PROBLEM STATEMENT:
The lines from the one containing "kingdom: Animalia" through the final line of the data below must be written out exactly, both included, and nothing more.

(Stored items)
═══
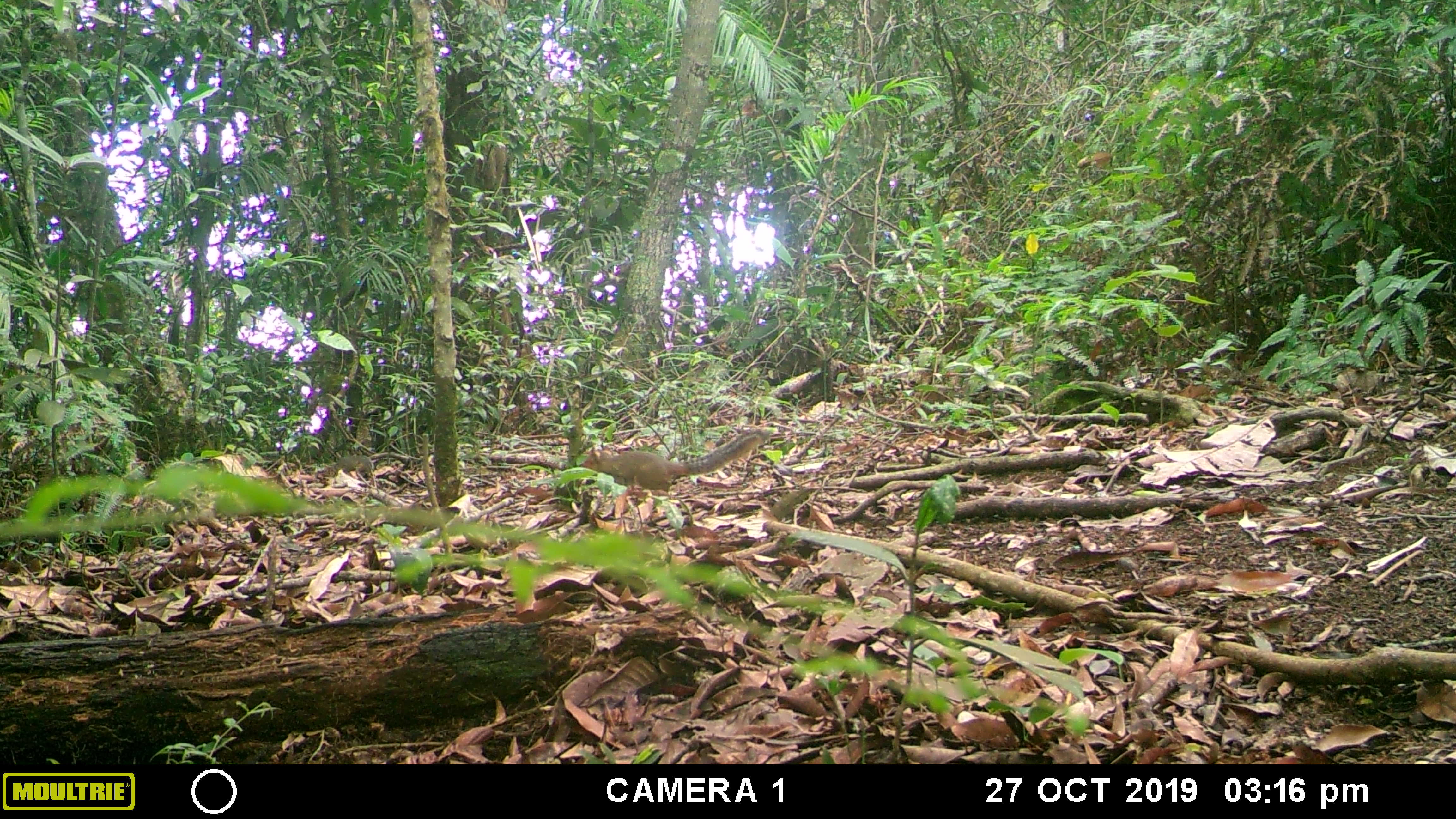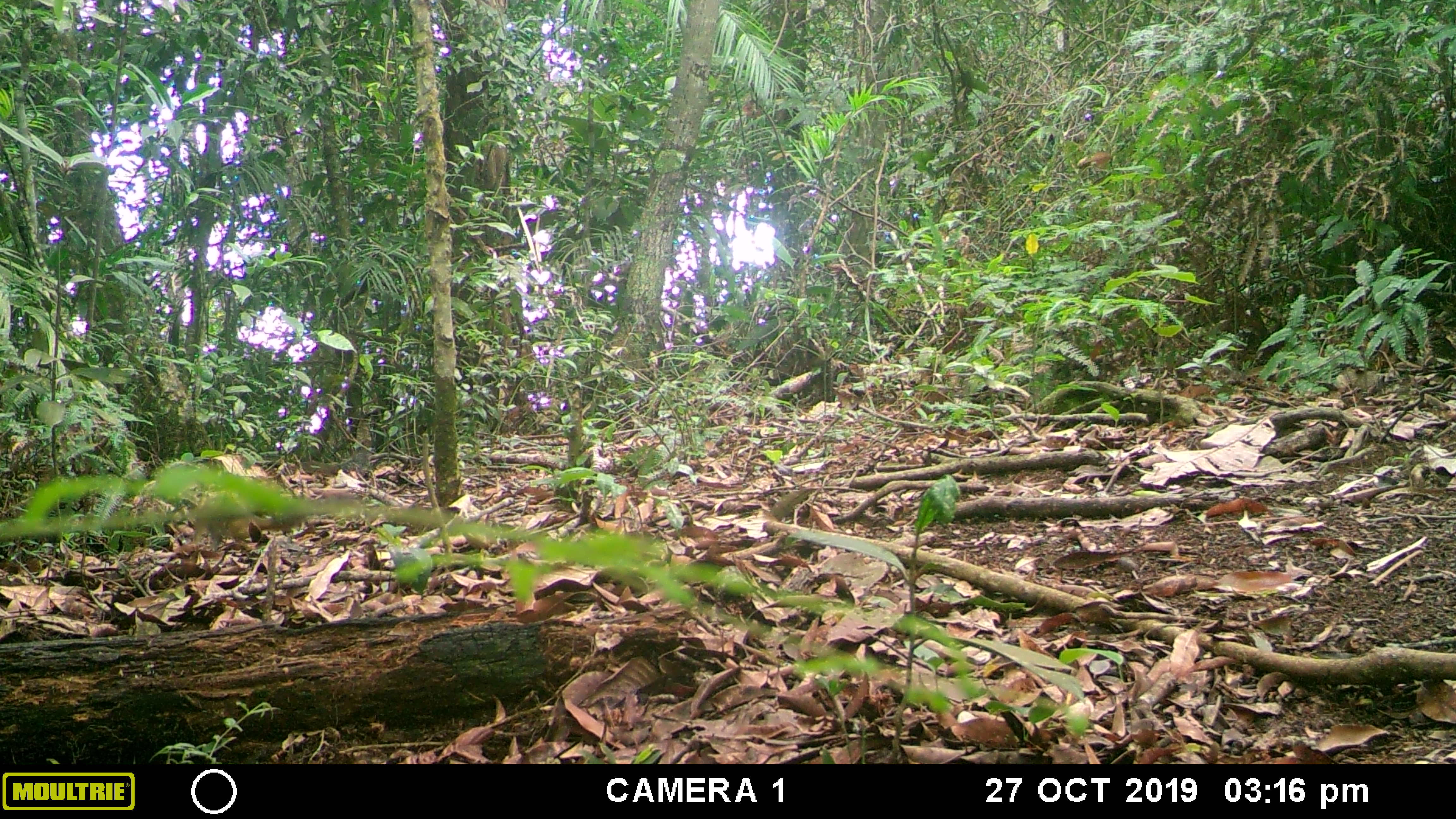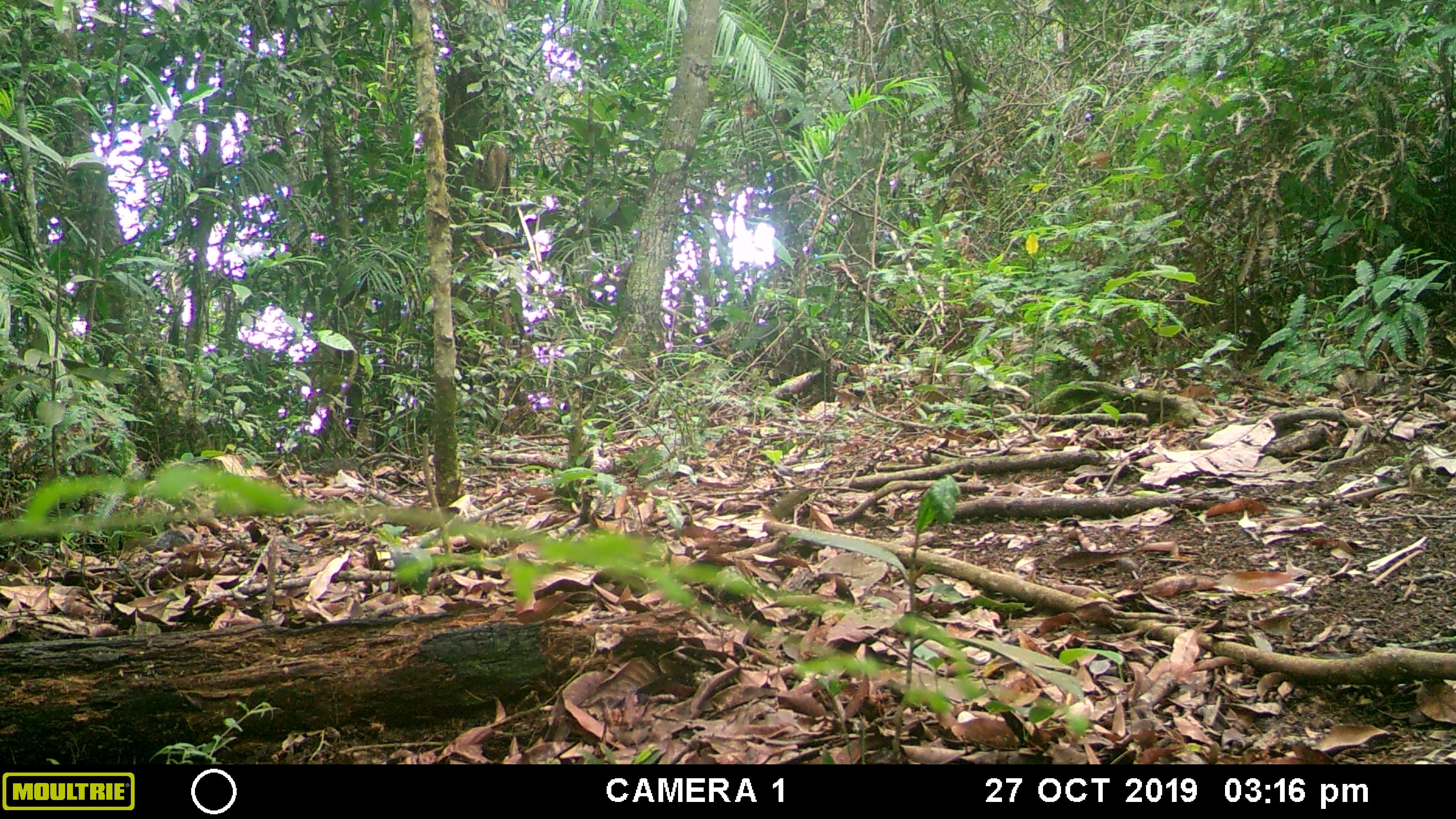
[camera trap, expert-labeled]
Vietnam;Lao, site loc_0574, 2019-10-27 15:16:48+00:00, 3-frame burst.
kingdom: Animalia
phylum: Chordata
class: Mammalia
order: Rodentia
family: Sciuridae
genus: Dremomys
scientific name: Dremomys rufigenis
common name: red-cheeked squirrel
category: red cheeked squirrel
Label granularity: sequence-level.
═══
OUTPUT OF THE TASK:
kingdom: Animalia
phylum: Chordata
class: Mammalia
order: Rodentia
family: Sciuridae
genus: Dremomys
scientific name: Dremomys rufigenis
common name: red-cheeked squirrel
category: red cheeked squirrel
Label granularity: sequence-level.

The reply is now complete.